> _What you should do_
Pictures should be left out while the data beneath this task is written out word for word.

Saved entries
......

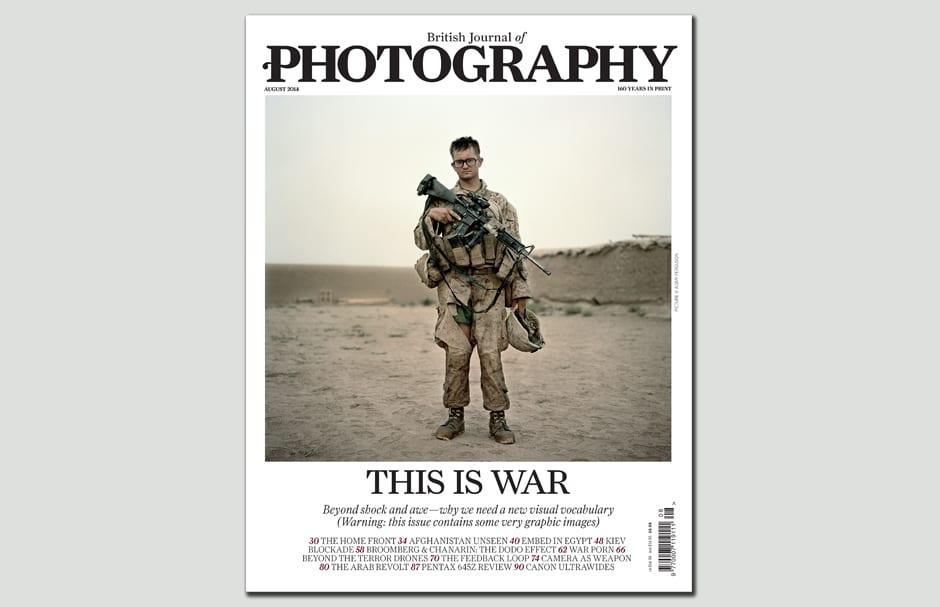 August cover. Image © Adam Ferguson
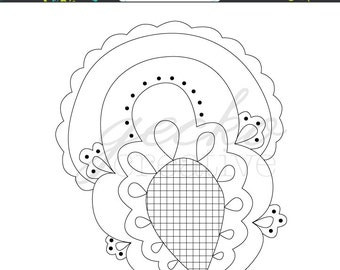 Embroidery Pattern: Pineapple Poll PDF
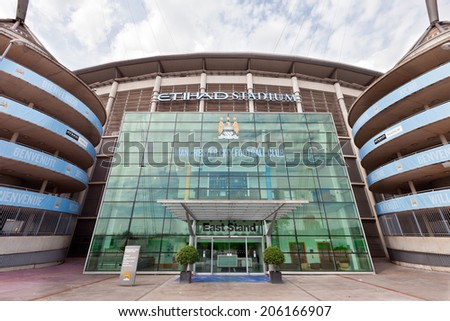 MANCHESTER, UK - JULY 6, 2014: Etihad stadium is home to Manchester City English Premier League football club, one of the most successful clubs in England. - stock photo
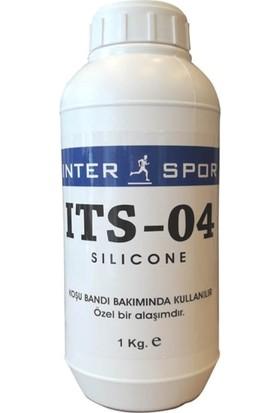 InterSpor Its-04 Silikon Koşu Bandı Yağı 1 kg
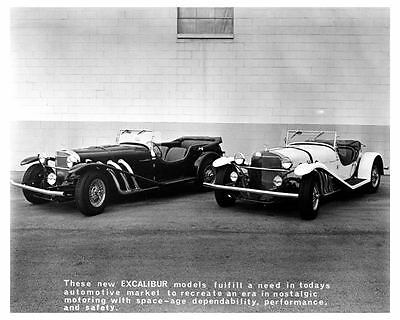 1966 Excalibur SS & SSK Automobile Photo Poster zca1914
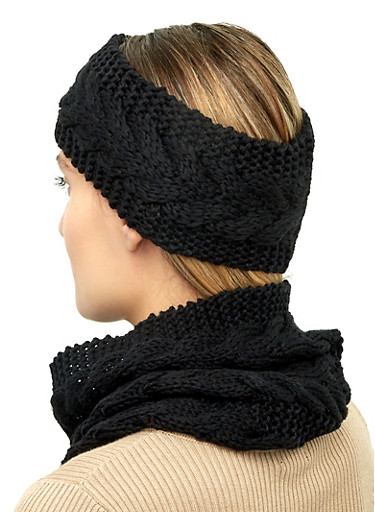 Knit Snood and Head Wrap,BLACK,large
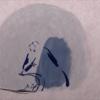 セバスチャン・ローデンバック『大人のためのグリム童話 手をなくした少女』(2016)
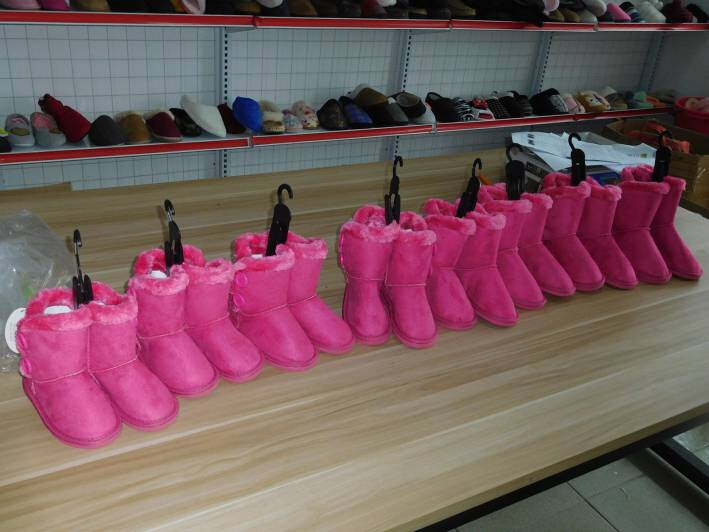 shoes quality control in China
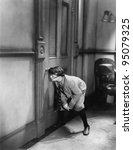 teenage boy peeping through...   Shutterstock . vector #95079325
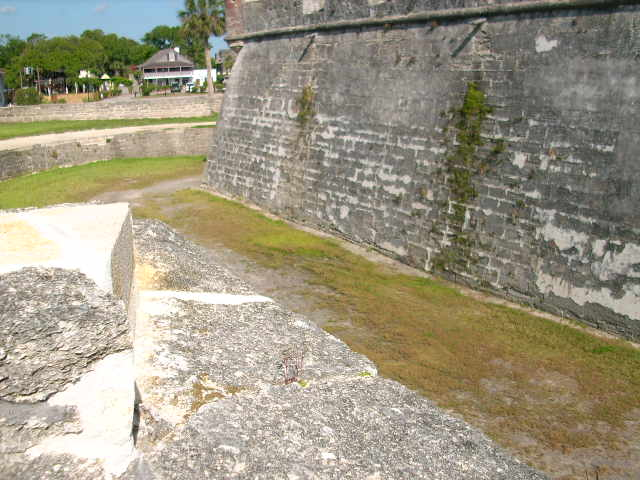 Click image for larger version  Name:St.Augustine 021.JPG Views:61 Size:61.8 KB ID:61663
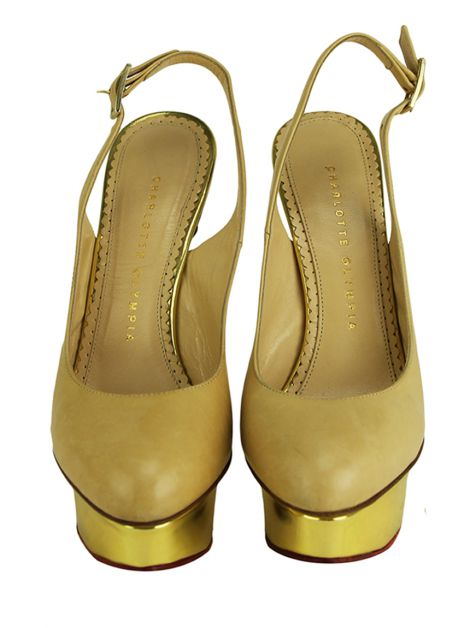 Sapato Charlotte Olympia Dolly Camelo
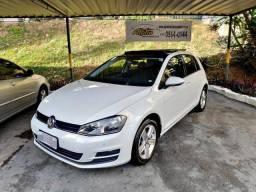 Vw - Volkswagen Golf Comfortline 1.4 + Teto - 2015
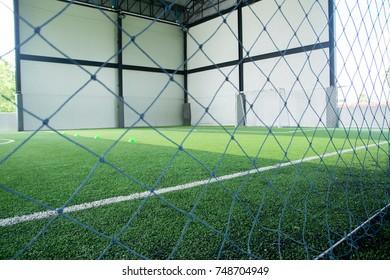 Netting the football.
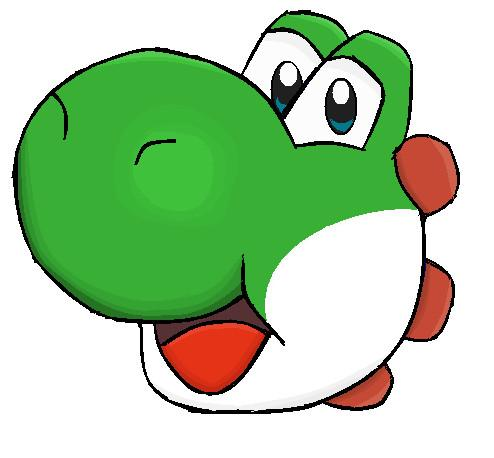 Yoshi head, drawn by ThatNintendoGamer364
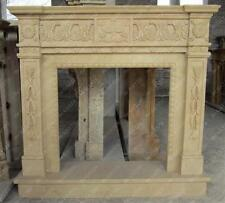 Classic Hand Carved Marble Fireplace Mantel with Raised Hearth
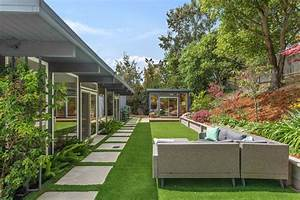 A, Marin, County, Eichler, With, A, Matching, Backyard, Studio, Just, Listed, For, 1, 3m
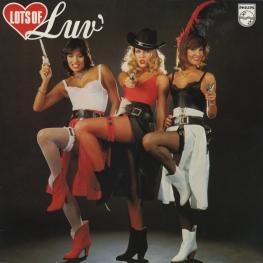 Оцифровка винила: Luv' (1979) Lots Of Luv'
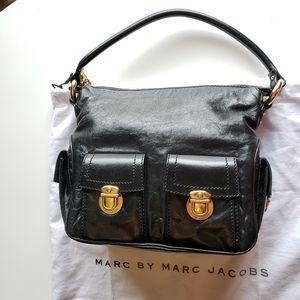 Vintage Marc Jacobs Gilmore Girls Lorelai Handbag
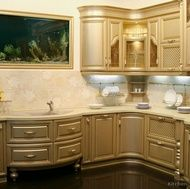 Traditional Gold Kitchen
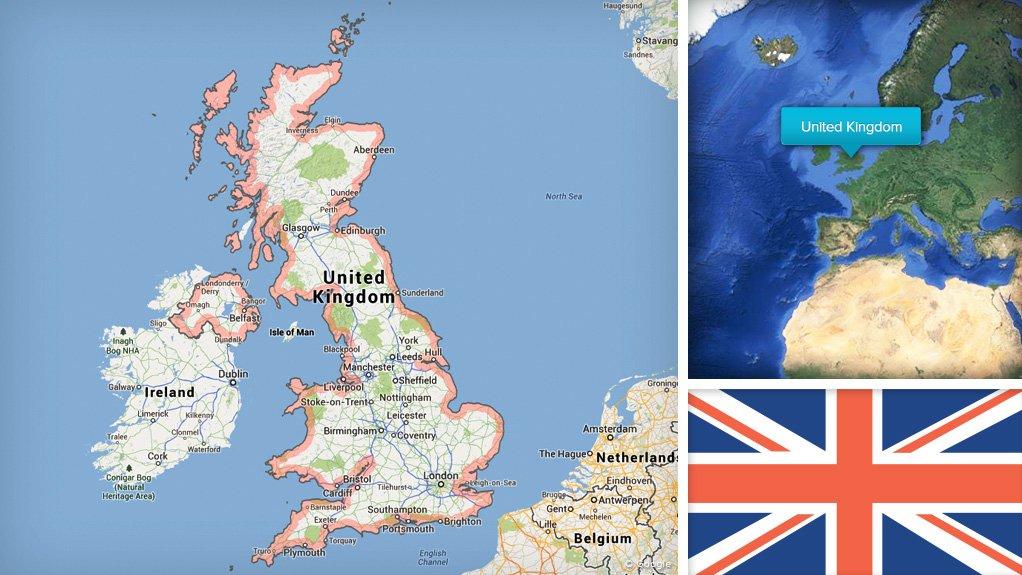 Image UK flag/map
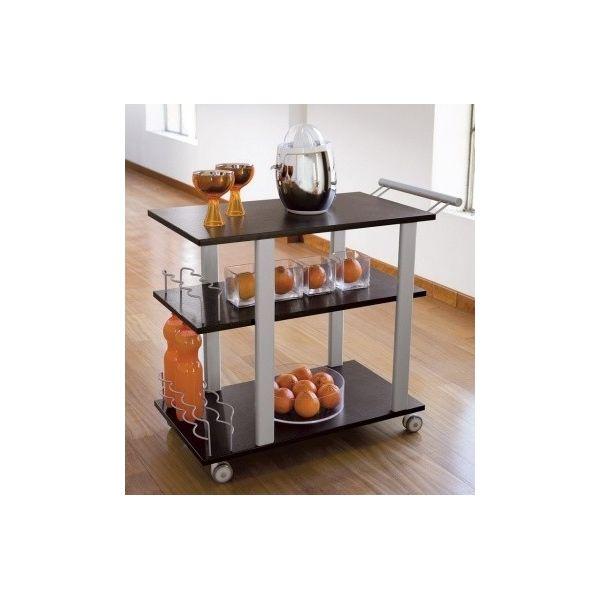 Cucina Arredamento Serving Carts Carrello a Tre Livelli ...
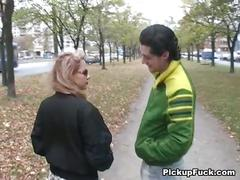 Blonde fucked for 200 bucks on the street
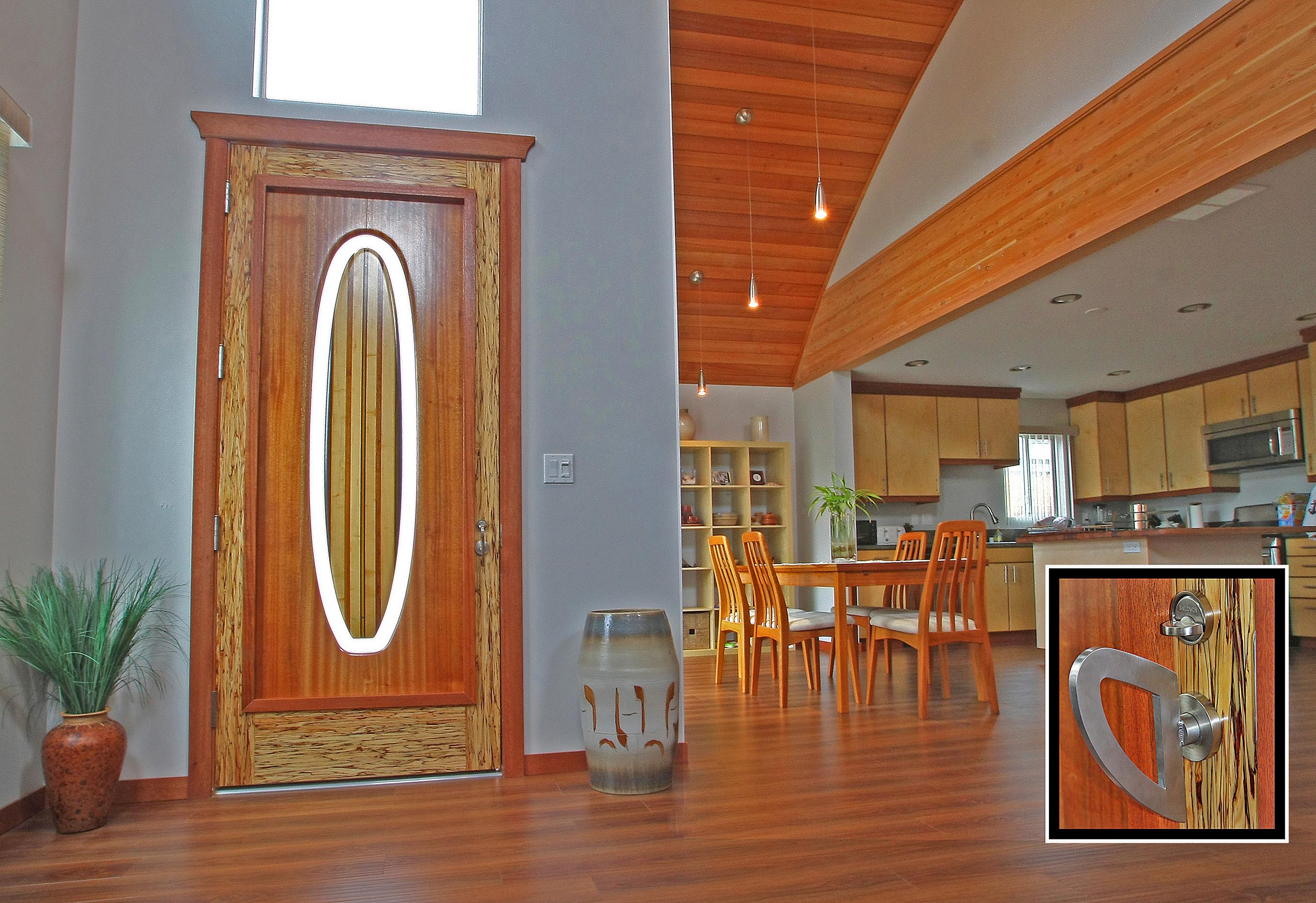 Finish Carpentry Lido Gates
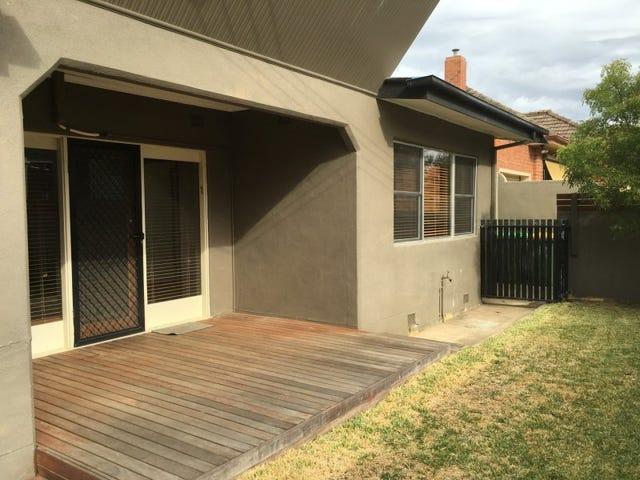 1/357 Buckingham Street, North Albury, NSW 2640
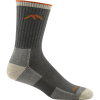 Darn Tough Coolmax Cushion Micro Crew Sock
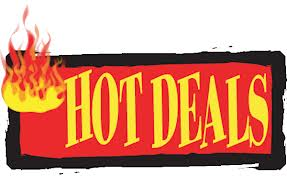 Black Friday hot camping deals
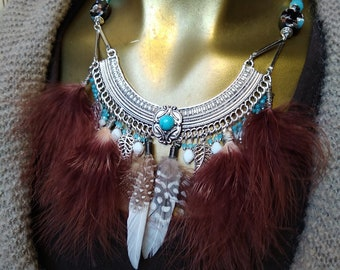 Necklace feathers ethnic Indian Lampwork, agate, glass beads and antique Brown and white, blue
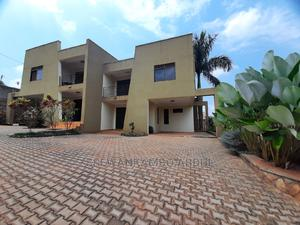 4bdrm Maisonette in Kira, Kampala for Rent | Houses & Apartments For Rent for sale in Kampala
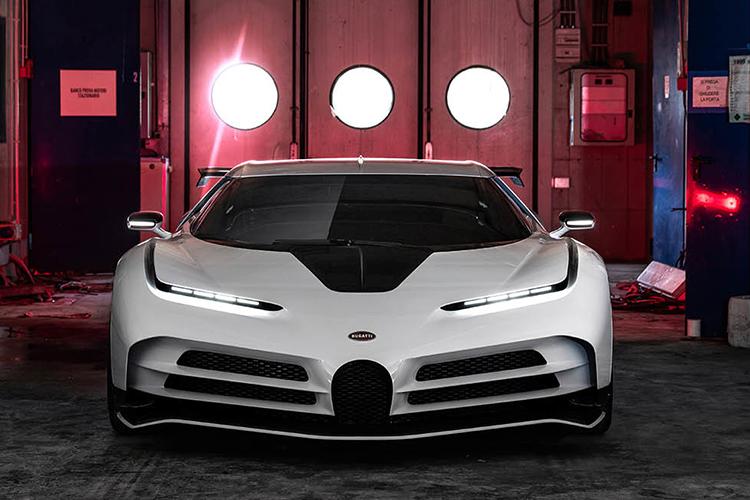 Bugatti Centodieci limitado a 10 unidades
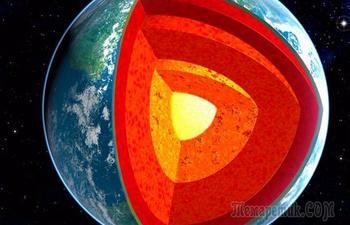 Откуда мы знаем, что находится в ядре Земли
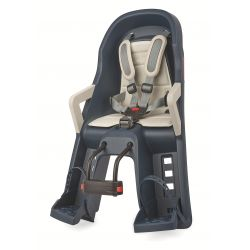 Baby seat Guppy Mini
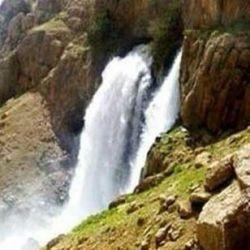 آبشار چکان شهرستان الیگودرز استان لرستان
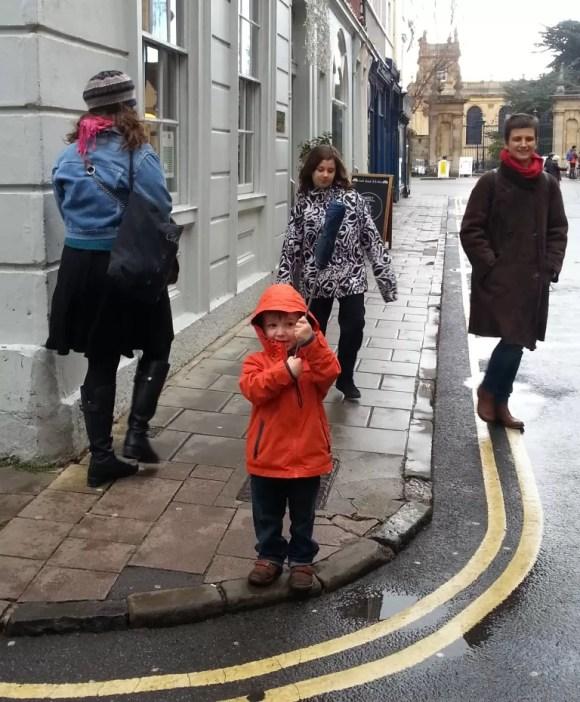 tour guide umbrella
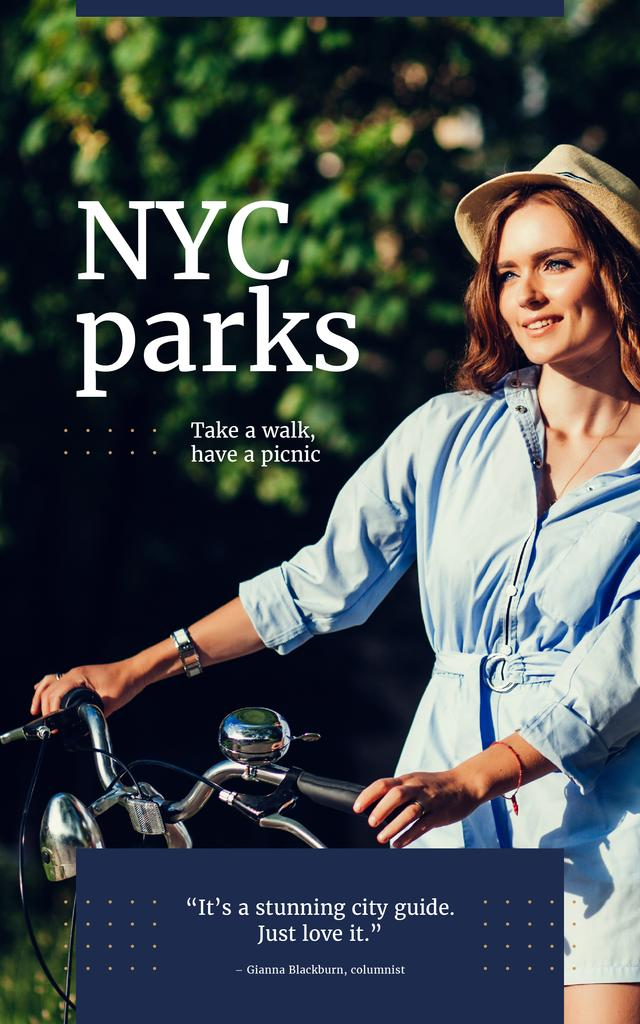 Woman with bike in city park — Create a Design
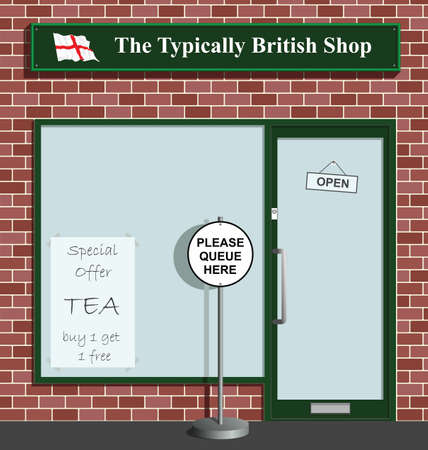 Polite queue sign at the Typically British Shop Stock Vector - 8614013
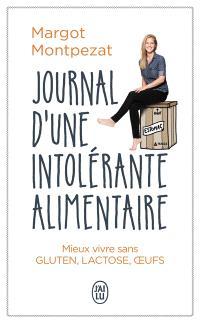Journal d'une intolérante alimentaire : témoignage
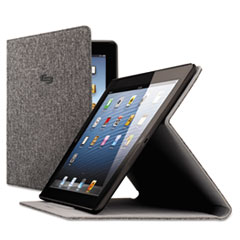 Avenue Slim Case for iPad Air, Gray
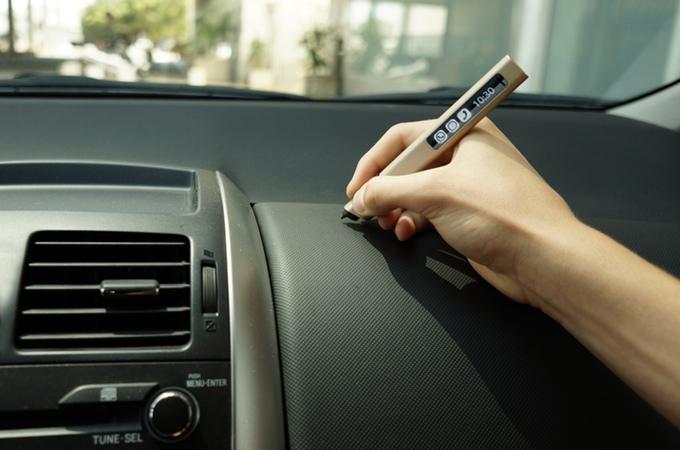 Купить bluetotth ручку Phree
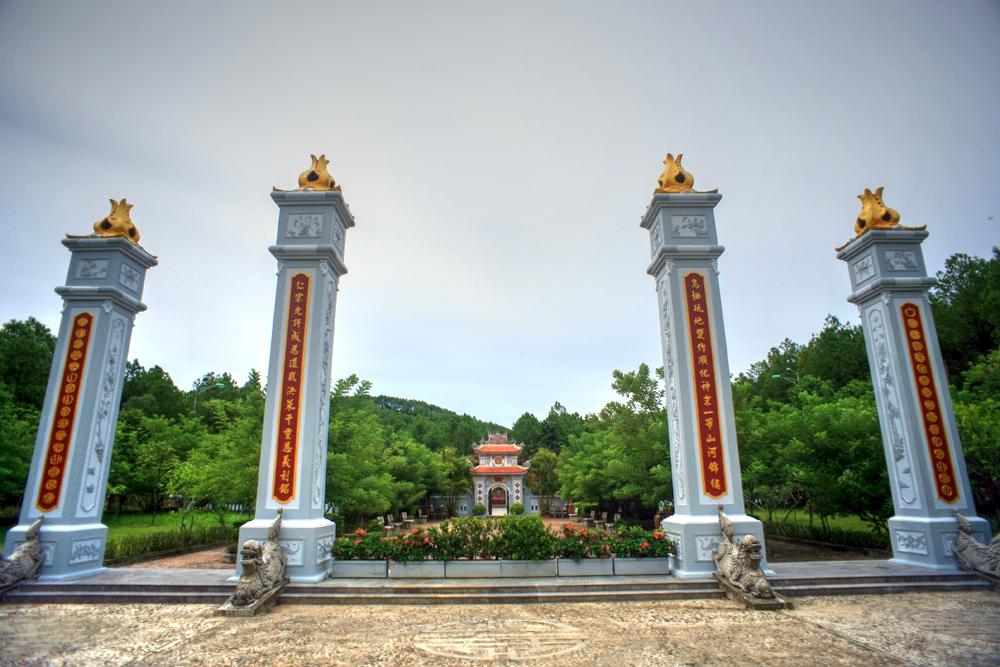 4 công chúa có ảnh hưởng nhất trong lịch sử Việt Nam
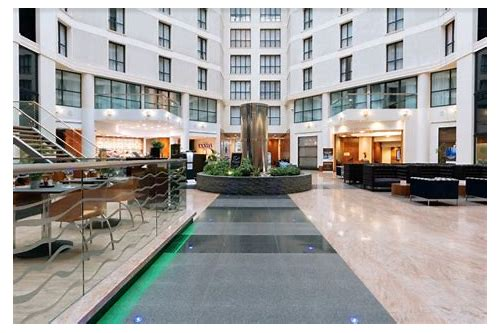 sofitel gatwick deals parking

......

> _Final answer_
 August cover. Image © Adam Ferguson
 Embroidery Pattern: Pineapple Poll PDF
 MANCHESTER, UK - JULY 6, 2014: Etihad stadium is home to Manchester City English Premier League football club, one of the most successful clubs in England. - stock photo
 InterSpor Its-04 Silikon Koşu Bandı Yağı 1 kg
 1966 Excalibur SS & SSK Automobile Photo Poster zca1914
 Knit Snood and Head Wrap,BLACK,large
 セバスチャン・ローデンバック『大人のためのグリム童話 手をなくした少女』(2016)
 shoes quality control in China
 teenage boy peeping through...   Shutterstock . vector #95079325
 Click image for larger version  Name:St.Augustine 021.JPG Views:61 Size:61.8 KB ID:61663
 Sapato Charlotte Olympia Dolly Camelo
 Vw - Volkswagen Golf Comfortline 1.4 + Teto - 2015
 Netting the football.
 Yoshi head, drawn by ThatNintendoGamer364
 Classic Hand Carved Marble Fireplace Mantel with Raised Hearth
 A, Marin, County, Eichler, With, A, Matching, Backyard, Studio, Just, Listed, For, 1, 3m
 Оцифровка винила: Luv' (1979) Lots Of Luv'
 Vintage Marc Jacobs Gilmore Girls Lorelai Handbag
 Traditional Gold Kitchen
 Image UK flag/map
 Cucina Arredamento Serving Carts Carrello a Tre Livelli ...
 Blonde fucked for 200 bucks on the street
 Finish Carpentry Lido Gates
 1/357 Buckingham Street, North Albury, NSW 2640
 Darn Tough Coolmax Cushion Micro Crew Sock
 Black Friday hot camping deals
 Necklace feathers ethnic Indian Lampwork, agate, glass beads and antique Brown and white, blue
 4bdrm Maisonette in Kira, Kampala for Rent | Houses & Apartments For Rent for sale in Kampala
 Bugatti Centodieci limitado a 10 unidades
 Откуда мы знаем, что находится в ядре Земли
 Baby seat Guppy Mini
 آبشار چکان شهرستان الیگودرز استان لرستان
 tour guide umbrella
 Woman with bike in city park — Create a Design
 Polite queue sign at the Typically British Shop Stock Vector - 8614013
Journal d'une intolérante alimentaire : témoignage
 Avenue Slim Case for iPad Air, Gray
 Купить bluetotth ручку Phree
 4 công chúa có ảnh hưởng nhất trong lịch sử Việt Nam
 sofitel gatwick deals parking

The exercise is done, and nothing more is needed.